TASK:
Locate every line in the records below that contains the string "Among", and copy each of those lines in full. Matching is case-sensitive.

>> Begin ENTRIES PROVIDED

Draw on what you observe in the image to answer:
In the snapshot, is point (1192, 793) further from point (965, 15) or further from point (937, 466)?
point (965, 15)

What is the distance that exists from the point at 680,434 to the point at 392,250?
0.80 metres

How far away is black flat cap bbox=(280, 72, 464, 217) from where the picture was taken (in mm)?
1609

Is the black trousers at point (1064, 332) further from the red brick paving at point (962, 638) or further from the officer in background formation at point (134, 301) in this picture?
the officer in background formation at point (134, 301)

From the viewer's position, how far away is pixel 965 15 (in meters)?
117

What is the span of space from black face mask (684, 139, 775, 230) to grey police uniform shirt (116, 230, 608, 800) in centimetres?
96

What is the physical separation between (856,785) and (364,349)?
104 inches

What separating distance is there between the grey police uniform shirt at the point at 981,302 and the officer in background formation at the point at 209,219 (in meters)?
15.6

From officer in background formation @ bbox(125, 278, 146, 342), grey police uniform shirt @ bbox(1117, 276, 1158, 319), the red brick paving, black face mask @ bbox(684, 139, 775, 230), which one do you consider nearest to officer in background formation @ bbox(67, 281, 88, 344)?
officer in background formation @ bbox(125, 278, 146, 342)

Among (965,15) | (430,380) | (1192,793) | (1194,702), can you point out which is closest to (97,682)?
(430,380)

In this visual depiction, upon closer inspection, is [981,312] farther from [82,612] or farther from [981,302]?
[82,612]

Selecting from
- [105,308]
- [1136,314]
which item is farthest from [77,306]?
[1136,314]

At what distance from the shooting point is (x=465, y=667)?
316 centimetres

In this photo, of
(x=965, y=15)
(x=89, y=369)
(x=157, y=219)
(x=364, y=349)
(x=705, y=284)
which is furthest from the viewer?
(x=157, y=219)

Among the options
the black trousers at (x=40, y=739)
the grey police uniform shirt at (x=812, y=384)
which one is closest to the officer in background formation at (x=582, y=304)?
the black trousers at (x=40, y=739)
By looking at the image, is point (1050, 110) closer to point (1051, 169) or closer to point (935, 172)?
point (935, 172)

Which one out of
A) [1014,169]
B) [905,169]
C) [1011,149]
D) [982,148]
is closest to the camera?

>> End ENTRIES PROVIDED

SOLUTION FOR THIS PROBLEM:
Among (965,15) | (430,380) | (1192,793) | (1194,702), can you point out which is closest to (97,682)?
Among the options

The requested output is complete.